§ Aim of the task: Give the number of lines in this listing that hold "site". No other words belong in the reply.

START Input records

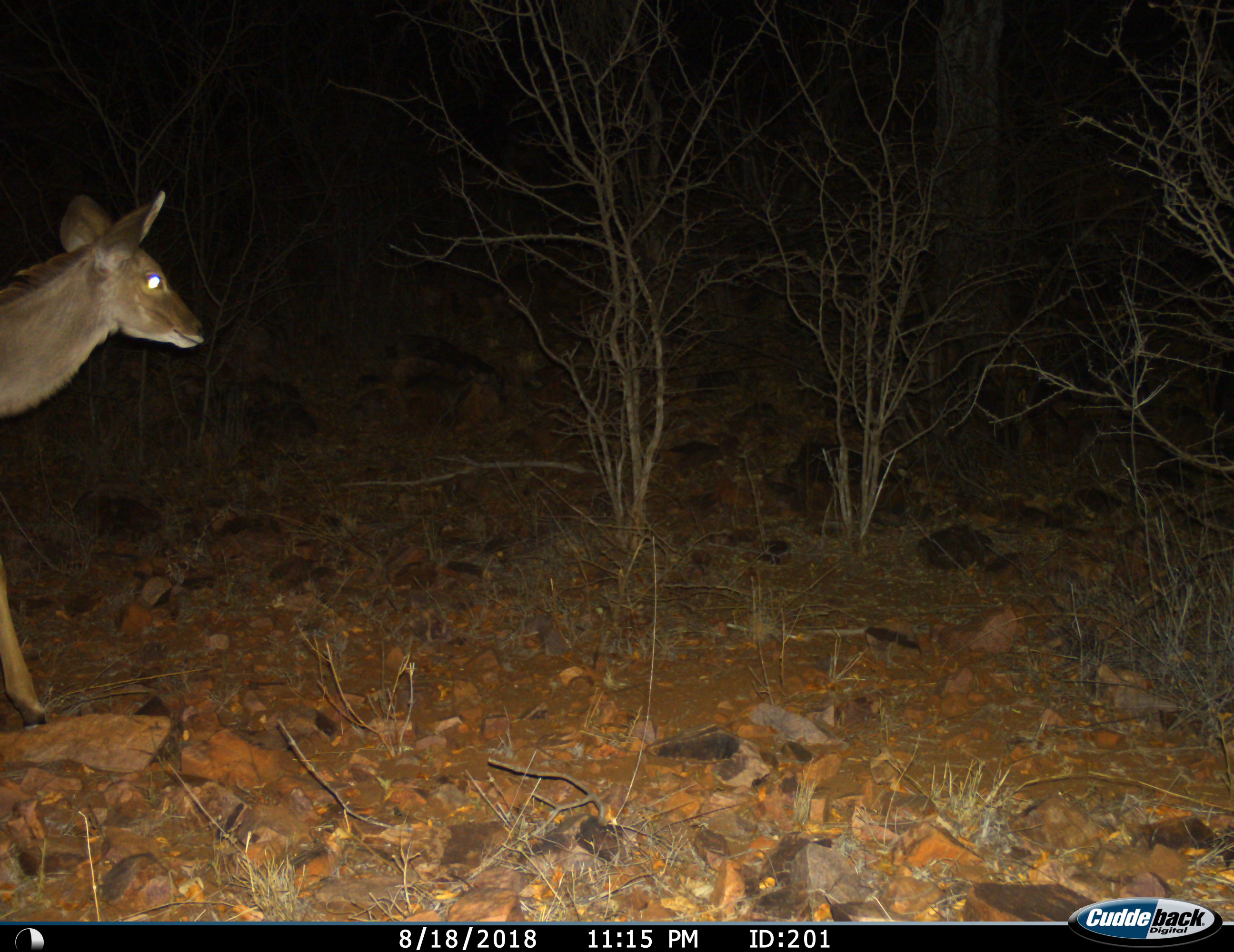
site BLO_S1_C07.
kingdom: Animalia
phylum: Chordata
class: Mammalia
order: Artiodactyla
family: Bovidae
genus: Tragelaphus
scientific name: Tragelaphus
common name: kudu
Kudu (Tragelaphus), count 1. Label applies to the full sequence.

END Input records
START Input records

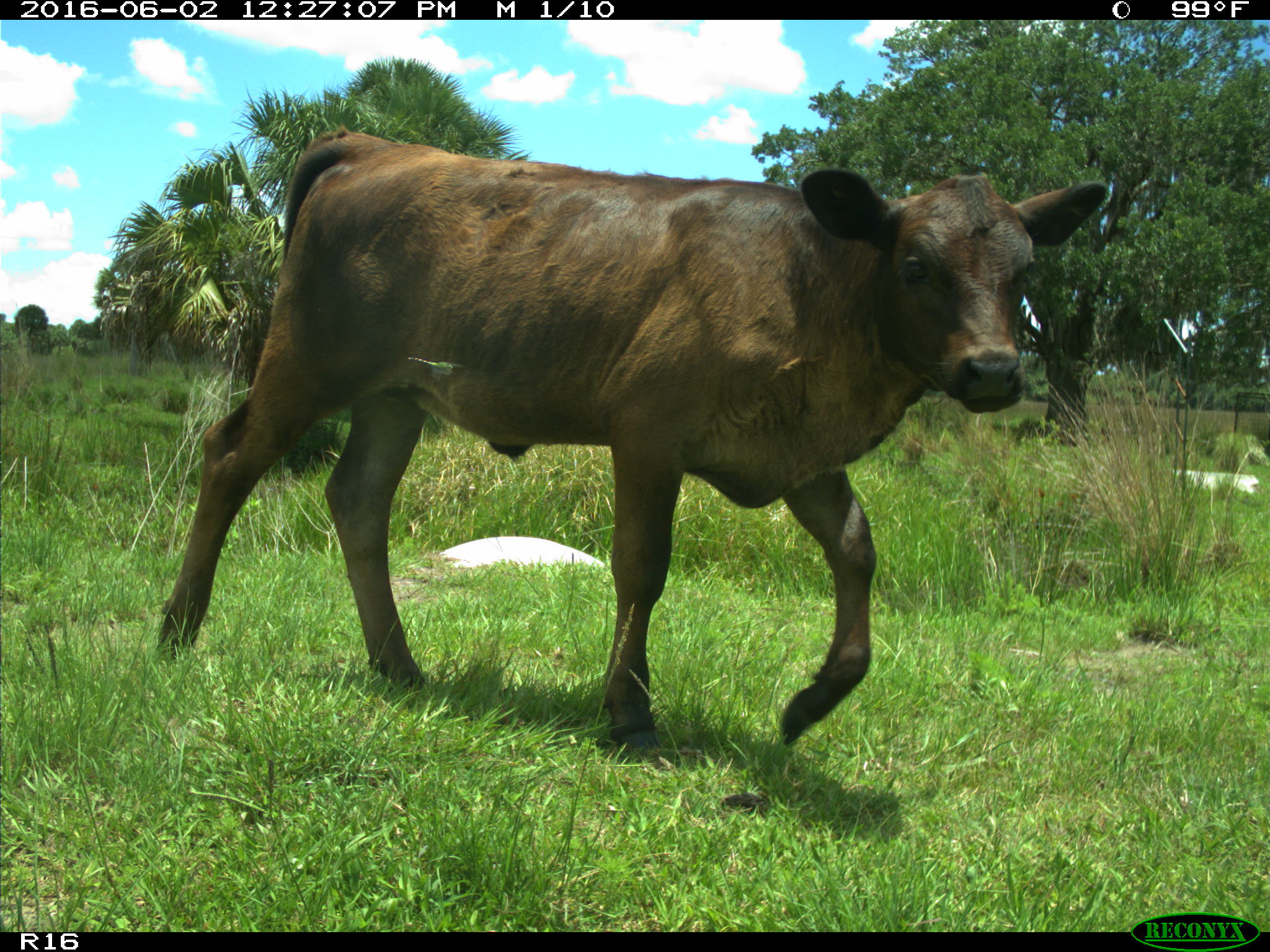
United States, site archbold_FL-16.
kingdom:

END Input records

§ The completed task: 2